A demonstration of Loghati showed how it can facilitate the publishing of multilingual versions for all written text.

"The Arab tradition for transferring knowledge, particularly among Bedouin people, was by word of mouth and the direct interaction between people," Tidu Maini, Science and Technology Adviser and chairman of the QSTP, said.

"Loghati is the 21st century version of this tradition. This platform allows anyone to interface directly and seamlessly with great Arab works from anywhere in the world."

The QSTP has signed a Memorandum of Understanding (MoU) with partners in Italy that will launch a series of projects to demonstrate the influence of Arab culture on western culture. The use of the Loghati platform will facilitate new research, develop new works and publish new books.

Loghati — My language in Arabic — allows for the creation of virtual libraries comprised of ancient and modern texts, where each document is a multi-dimensional information repository that can be accessed, amended and instantly translated from Arabic into other languages and vice-versa. Loghati can host audio and video content in its virtual library.
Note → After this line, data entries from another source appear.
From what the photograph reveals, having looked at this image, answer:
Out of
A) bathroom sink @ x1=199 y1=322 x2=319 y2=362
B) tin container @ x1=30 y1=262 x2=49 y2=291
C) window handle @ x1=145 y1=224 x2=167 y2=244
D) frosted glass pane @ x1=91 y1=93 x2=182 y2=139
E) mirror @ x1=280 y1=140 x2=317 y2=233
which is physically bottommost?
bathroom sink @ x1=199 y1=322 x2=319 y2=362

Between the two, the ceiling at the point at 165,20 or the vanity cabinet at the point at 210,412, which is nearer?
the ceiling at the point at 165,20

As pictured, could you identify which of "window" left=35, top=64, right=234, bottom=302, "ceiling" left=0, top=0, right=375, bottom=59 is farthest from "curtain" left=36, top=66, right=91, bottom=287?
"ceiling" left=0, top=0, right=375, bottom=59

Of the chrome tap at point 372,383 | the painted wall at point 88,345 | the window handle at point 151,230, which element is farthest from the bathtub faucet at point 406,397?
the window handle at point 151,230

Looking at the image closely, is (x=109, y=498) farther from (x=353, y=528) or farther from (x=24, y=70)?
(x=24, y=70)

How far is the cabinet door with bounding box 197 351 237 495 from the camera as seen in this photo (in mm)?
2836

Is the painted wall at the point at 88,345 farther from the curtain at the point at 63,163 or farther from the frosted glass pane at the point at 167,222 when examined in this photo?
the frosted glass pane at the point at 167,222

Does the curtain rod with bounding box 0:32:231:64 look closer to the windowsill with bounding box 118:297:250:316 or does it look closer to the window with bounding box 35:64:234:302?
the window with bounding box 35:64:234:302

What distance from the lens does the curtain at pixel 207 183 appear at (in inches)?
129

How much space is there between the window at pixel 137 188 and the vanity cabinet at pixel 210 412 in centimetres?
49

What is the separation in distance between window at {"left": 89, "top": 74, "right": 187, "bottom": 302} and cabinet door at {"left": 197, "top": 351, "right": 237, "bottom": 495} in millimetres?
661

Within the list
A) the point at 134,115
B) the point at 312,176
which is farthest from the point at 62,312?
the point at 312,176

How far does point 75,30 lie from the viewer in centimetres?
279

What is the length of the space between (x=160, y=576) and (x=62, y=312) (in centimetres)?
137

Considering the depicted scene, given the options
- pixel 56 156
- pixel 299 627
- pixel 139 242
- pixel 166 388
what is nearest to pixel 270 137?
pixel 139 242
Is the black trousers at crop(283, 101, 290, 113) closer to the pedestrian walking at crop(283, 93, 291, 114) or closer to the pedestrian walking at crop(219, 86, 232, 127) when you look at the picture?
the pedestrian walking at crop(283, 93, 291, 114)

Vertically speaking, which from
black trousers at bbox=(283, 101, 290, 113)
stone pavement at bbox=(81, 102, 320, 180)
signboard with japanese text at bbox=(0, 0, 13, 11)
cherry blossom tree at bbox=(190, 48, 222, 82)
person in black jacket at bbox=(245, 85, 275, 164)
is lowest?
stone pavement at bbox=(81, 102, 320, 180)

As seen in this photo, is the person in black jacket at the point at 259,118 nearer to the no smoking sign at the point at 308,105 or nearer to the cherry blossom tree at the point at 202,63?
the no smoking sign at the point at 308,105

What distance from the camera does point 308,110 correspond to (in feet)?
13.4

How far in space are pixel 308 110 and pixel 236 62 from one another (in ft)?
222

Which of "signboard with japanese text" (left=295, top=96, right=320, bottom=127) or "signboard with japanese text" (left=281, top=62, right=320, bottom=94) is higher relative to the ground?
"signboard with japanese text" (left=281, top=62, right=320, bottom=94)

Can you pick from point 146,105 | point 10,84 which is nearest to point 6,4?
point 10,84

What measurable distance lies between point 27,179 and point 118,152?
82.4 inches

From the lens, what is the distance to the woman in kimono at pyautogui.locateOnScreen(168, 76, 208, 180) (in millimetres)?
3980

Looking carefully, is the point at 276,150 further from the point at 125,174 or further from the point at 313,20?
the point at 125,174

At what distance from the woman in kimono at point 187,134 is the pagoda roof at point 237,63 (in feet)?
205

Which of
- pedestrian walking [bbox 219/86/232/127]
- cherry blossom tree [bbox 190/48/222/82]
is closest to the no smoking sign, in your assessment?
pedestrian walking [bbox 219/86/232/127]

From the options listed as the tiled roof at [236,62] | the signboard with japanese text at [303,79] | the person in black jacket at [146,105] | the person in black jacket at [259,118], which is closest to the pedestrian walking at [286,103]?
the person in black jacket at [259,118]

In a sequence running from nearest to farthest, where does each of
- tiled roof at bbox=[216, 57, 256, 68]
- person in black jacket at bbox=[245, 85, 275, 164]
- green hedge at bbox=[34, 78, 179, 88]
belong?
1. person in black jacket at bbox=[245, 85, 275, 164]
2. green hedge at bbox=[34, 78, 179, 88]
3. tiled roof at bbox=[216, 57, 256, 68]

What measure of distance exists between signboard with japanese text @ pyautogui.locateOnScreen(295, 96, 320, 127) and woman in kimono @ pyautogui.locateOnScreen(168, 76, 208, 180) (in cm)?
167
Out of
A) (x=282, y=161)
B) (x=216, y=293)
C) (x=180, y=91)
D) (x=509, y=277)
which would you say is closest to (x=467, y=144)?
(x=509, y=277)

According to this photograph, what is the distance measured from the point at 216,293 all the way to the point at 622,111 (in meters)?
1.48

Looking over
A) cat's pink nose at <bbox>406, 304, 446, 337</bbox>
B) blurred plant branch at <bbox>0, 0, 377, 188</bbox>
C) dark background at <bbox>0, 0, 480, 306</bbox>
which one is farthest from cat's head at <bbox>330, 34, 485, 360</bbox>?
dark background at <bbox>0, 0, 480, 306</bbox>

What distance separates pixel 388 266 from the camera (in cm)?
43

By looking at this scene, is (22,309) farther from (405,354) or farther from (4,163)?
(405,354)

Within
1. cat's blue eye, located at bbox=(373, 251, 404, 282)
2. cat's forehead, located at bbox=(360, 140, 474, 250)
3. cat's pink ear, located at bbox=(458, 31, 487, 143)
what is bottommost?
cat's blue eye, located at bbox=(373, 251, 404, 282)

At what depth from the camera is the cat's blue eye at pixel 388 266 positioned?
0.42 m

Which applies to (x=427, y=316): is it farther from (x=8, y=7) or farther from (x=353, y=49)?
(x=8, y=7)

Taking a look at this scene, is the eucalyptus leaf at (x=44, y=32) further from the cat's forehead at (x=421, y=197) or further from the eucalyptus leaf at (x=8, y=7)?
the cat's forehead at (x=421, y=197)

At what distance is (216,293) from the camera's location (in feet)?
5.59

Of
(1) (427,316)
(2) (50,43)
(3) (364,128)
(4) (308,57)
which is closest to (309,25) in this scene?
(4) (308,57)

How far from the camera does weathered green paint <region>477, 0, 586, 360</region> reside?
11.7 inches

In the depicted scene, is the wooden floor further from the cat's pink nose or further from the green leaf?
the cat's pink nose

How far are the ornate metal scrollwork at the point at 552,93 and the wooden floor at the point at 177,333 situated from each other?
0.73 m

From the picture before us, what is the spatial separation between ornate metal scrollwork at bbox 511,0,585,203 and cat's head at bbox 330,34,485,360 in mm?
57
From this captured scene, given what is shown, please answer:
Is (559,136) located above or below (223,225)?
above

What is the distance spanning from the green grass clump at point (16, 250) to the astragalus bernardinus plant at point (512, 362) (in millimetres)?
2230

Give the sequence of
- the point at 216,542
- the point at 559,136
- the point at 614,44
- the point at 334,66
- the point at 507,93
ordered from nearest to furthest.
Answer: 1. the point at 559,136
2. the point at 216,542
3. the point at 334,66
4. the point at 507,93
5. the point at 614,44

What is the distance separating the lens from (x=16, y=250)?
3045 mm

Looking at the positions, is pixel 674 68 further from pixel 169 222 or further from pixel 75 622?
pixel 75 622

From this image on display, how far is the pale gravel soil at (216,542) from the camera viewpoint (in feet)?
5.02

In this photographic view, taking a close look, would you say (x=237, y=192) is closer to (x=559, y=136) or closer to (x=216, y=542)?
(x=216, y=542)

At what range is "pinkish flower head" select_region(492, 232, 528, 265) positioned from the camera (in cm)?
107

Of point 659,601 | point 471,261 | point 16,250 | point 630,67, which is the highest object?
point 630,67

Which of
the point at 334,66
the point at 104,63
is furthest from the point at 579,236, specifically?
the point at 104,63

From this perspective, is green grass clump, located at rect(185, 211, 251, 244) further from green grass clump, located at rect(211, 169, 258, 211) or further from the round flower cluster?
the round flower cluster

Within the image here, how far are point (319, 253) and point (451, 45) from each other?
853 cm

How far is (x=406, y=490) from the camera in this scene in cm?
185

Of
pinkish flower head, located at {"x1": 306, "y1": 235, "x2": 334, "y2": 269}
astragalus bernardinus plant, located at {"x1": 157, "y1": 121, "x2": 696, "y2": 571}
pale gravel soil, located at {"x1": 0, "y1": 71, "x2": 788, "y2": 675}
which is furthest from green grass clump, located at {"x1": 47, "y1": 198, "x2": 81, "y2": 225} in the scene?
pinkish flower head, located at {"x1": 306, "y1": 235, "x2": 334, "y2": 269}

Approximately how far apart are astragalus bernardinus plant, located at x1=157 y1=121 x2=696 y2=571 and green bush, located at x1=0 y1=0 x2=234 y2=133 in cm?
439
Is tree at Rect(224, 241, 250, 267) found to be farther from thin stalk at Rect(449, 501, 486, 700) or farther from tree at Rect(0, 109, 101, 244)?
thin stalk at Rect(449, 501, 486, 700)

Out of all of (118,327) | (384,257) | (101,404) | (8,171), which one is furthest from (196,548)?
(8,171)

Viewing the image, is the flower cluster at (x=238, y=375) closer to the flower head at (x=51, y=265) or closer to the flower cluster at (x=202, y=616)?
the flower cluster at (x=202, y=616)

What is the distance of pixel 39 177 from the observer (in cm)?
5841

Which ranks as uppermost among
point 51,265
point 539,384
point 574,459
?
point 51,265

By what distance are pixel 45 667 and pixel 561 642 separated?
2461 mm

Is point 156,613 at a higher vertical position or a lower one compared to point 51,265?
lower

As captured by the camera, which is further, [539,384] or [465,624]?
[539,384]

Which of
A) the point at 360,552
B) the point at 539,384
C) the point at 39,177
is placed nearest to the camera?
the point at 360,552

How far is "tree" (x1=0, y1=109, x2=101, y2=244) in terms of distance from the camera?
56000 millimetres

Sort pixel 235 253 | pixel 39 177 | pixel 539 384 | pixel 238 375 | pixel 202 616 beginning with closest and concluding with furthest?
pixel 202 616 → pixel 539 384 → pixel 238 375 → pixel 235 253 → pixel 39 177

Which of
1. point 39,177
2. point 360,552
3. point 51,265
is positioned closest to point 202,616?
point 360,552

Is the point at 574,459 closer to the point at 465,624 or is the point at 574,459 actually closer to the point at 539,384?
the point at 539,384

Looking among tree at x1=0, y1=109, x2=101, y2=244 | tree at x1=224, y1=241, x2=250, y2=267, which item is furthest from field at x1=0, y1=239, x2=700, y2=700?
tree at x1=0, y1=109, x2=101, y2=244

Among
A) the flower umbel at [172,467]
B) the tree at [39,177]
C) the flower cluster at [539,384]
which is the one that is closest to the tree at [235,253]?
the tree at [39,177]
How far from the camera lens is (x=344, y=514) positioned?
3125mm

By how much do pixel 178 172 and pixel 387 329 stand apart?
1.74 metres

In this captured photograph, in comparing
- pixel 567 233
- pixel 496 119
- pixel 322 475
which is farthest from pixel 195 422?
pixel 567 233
The Galileo Museum in Florence plans to use Loghati. Professor Paulo Galluzzi, director of the museum and Professor of the History of Science at the University of Florence, said: "I have seen the Loghati platform at work and have been very impressed. I can see the very high level of contributions that Loghati will provide to improving communication and understanding between cultures."

Preserving culture

The Universita Orientale Napoli, the world's oldest state university, will use the Loghati platform to enable the promotion and exchange of information related to preserving cultural heritage. Hundreds of manuscripts and documents of Arabic text, most of which are unknown to the world, lie in the archives of the university. Loghati will be used to digitise and translate these manuscripts on Arab culture and innovation and in doing so provide a new platform for shared learning and discovery.

The European Centre for Study on Normans (CESN) is also partnering with the QSTP and will use Loghati for research activities on the history of the Normans and their relationships with the Arab world.